AI power users (like me) learned to work around this by adding phrases like, “Please think step-by-step” or “Let’s solve this systematically” to our prompts. Reasoning models make these workarounds unnecessary.
And the "thinking out loud" approach provides invaluable transparency when things go wrong. When AI makes a wrong turn, I can spot where its thinking was flawed (maybe it misunderstood the question or made an incorrect assumption halfway through its reasoning).
It’s also really useful to have a feedback loop on my prompting. Like it or not, we’re still dependent on good prompting for good answers. As I see how the AI interprets my prompt and works through answers, I can learn to avoid prompts that confuse it.

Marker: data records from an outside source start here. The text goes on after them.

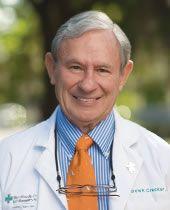 Dr. Cracker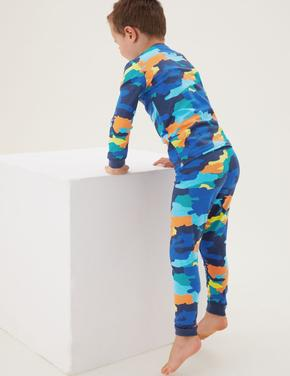 Çocuk Multi Renk Kamuflaj Desenli Pijama Takımı (1-7 yaş)
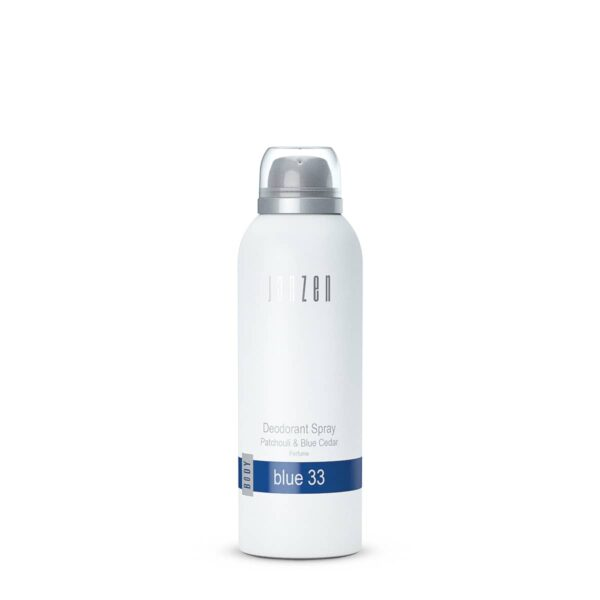 Janzen Deodorant Blue 33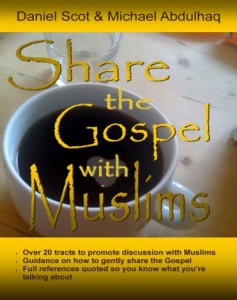Share the Gospel with Muslims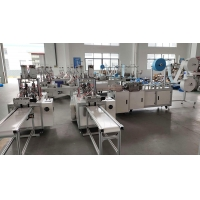 China 9 KW 130 Pcs / Min 99% 3 Ply Mask Making Production Line wholesale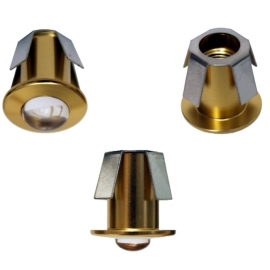 Линза Cariitti CR05 золото, линза прозрачная 1540053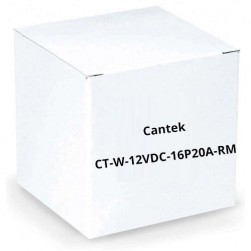 Cantek CT-W-12VDC-16P20A-RM 16 PTC Output Regulated 20 Amps Rack Mount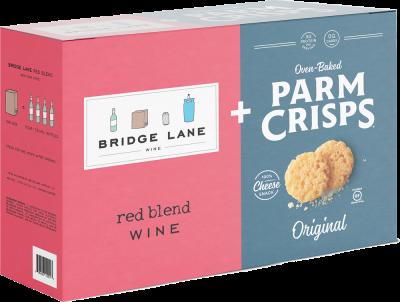 ParmCrisps X Bridge Lane
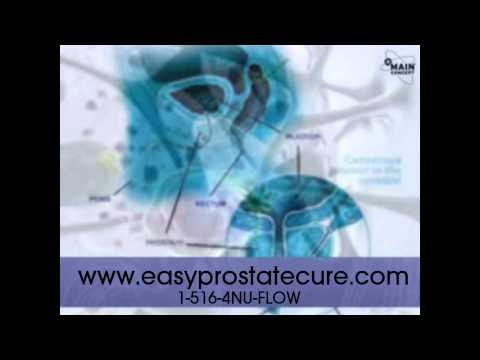 Normalne veličine adenom prostate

What this all means for you
How you work with AI will change as you adapt to a model that works differently and needs to be prompted differently. Here are the biggest impacts you’ll see in your day-to-day work with AI:
- You’ll need to think more critically about the process. Just like we learned to interpret search engine results, we’ll now need to learn to read an AI’s chain-of-thought. It’s not just about seeing the steps the model takes — it's about understanding and critiquing them. Knowing what the AI “thinks” will be just as important as the final answer.
You also won’t need this level of thinking on every single AI task you do – so you’ll need to learn the strengths of the different models and choose the one that best suits your needs ad hoc. - You’ll need new styles of prompting. With transparent thinking, the role of the human evolves from “prompt engineer” to “conversation curator.” Rather than trying to coax a black-box model with cleverly worded prompts, we’ll be guiding a more open “thought process,” shaping it in real-time.
- You’ll get a new kind of thought partner. When you watch an AI self-correct in real time, you’ll become more aware of your own logical blind spots.
And as for the reasoning race, this is what I expect to happen within the next 12 months:
- Reasoning goes international. Beyond DeepSeek, other Chinese companies (e.g., ByteDance or Alibaba) will continue closing the technological gap with American counterparts, intensifying global competition.
- Reasoning goes multi-modal. We’ll see models that seamlessly process and reason across multiple data types — text, images, and audio — unlocking applications in fields like autonomous driving or advanced medical diagnostics.
- Reasoning gets granular. More domain-specific reasoning models will emerge. This will likely come from a concerted effort by AI labs to build smaller, more efficient reasoning models that are fine-tuned for specific industries like neuroscience, medicine, law, or finance.